_Exercise brief_: Would you transcribe each of the entries exactly, with nothing added or dropped?

Items listed in a dataset
BEGIN
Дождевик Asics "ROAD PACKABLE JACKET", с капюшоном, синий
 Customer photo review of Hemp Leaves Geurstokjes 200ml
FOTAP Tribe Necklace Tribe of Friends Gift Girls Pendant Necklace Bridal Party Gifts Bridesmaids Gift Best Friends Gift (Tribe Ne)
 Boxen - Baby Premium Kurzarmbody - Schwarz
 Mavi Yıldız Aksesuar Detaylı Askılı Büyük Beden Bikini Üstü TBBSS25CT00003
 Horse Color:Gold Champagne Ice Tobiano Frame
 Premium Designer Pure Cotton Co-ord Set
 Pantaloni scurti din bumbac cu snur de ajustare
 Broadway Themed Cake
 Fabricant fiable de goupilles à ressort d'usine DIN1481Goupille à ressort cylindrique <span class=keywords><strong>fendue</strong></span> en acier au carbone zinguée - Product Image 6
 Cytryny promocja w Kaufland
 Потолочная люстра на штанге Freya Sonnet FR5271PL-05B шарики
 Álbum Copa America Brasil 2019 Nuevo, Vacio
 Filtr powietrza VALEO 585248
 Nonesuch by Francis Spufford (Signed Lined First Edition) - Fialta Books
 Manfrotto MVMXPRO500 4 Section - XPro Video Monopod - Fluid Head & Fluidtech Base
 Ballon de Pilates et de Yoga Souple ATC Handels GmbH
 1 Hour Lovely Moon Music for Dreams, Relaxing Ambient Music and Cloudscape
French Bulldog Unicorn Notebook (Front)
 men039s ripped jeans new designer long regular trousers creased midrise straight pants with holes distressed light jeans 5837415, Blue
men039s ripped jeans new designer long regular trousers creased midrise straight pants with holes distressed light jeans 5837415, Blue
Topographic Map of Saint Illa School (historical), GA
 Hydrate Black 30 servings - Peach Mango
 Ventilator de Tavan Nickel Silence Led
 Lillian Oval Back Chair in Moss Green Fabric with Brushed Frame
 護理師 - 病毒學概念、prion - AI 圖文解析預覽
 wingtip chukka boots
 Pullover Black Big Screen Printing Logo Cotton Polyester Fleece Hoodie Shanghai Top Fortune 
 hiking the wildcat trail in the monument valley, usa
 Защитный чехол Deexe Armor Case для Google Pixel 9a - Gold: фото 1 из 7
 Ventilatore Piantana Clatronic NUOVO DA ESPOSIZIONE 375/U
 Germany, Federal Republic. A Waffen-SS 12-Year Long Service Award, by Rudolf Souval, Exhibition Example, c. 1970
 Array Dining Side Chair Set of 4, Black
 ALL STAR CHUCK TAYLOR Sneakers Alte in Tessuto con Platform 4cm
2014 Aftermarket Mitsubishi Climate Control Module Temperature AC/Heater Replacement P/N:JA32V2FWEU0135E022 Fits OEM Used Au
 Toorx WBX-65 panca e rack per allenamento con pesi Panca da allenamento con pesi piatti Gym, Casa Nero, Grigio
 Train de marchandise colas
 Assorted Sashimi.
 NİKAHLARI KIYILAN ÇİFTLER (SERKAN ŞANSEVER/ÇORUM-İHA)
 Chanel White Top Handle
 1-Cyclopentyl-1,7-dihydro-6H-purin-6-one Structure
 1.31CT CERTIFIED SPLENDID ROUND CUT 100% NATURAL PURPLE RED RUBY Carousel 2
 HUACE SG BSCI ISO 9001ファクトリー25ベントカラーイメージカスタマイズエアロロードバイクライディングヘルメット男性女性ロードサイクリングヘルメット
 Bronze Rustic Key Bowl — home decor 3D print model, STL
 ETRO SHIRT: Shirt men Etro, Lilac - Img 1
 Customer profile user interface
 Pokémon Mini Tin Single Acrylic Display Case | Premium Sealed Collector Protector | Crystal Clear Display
END
_Expected answer_:
Дождевик Asics "ROAD PACKABLE JACKET", с капюшоном, синий
 Customer photo review of Hemp Leaves Geurstokjes 200ml
FOTAP Tribe Necklace Tribe of Friends Gift Girls Pendant Necklace Bridal Party Gifts Bridesmaids Gift Best Friends Gift (Tribe Ne)
 Boxen - Baby Premium Kurzarmbody - Schwarz
 Mavi Yıldız Aksesuar Detaylı Askılı Büyük Beden Bikini Üstü TBBSS25CT00003
 Horse Color:Gold Champagne Ice Tobiano Frame
 Premium Designer Pure Cotton Co-ord Set
 Pantaloni scurti din bumbac cu snur de ajustare
 Broadway Themed Cake
 Fabricant fiable de goupilles à ressort d'usine DIN1481Goupille à ressort cylindrique <span class=keywords><strong>fendue</strong></span> en acier au carbone zinguée - Product Image 6
 Cytryny promocja w Kaufland
 Потолочная люстра на штанге Freya Sonnet FR5271PL-05B шарики
 Álbum Copa America Brasil 2019 Nuevo, Vacio
 Filtr powietrza VALEO 585248
 Nonesuch by Francis Spufford (Signed Lined First Edition) - Fialta Books
 Manfrotto MVMXPRO500 4 Section - XPro Video Monopod - Fluid Head & Fluidtech Base
 Ballon de Pilates et de Yoga Souple ATC Handels GmbH
 1 Hour Lovely Moon Music for Dreams, Relaxing Ambient Music and Cloudscape
French Bulldog Unicorn Notebook (Front)
 men039s ripped jeans new designer long regular trousers creased midrise straight pants with holes distressed light jeans 5837415, Blue
men039s ripped jeans new designer long regular trousers creased midrise straight pants with holes distressed light jeans 5837415, Blue
Topographic Map of Saint Illa School (historical), GA
 Hydrate Black 30 servings - Peach Mango
 Ventilator de Tavan Nickel Silence Led
 Lillian Oval Back Chair in Moss Green Fabric with Brushed Frame
 護理師 - 病毒學概念、prion - AI 圖文解析預覽
 wingtip chukka boots
 Pullover Black Big Screen Printing Logo Cotton Polyester Fleece Hoodie Shanghai Top Fortune 
 hiking the wildcat trail in the monument valley, usa
 Защитный чехол Deexe Armor Case для Google Pixel 9a - Gold: фото 1 из 7
 Ventilatore Piantana Clatronic NUOVO DA ESPOSIZIONE 375/U
 Germany, Federal Republic. A Waffen-SS 12-Year Long Service Award, by Rudolf Souval, Exhibition Example, c. 1970
 Array Dining Side Chair Set of 4, Black
 ALL STAR CHUCK TAYLOR Sneakers Alte in Tessuto con Platform 4cm
2014 Aftermarket Mitsubishi Climate Control Module Temperature AC/Heater Replacement P/N:JA32V2FWEU0135E022 Fits OEM Used Au
 Toorx WBX-65 panca e rack per allenamento con pesi Panca da allenamento con pesi piatti Gym, Casa Nero, Grigio
 Train de marchandise colas
 Assorted Sashimi.
 NİKAHLARI KIYILAN ÇİFTLER (SERKAN ŞANSEVER/ÇORUM-İHA)
 Chanel White Top Handle
 1-Cyclopentyl-1,7-dihydro-6H-purin-6-one Structure
 1.31CT CERTIFIED SPLENDID ROUND CUT 100% NATURAL PURPLE RED RUBY Carousel 2
 HUACE SG BSCI ISO 9001ファクトリー25ベントカラーイメージカスタマイズエアロロードバイクライディングヘルメット男性女性ロードサイクリングヘルメット
 Bronze Rustic Key Bowl — home decor 3D print model, STL
 ETRO SHIRT: Shirt men Etro, Lilac - Img 1
 Customer profile user interface
 Pokémon Mini Tin Single Acrylic Display Case | Premium Sealed Collector Protector | Crystal Clear Display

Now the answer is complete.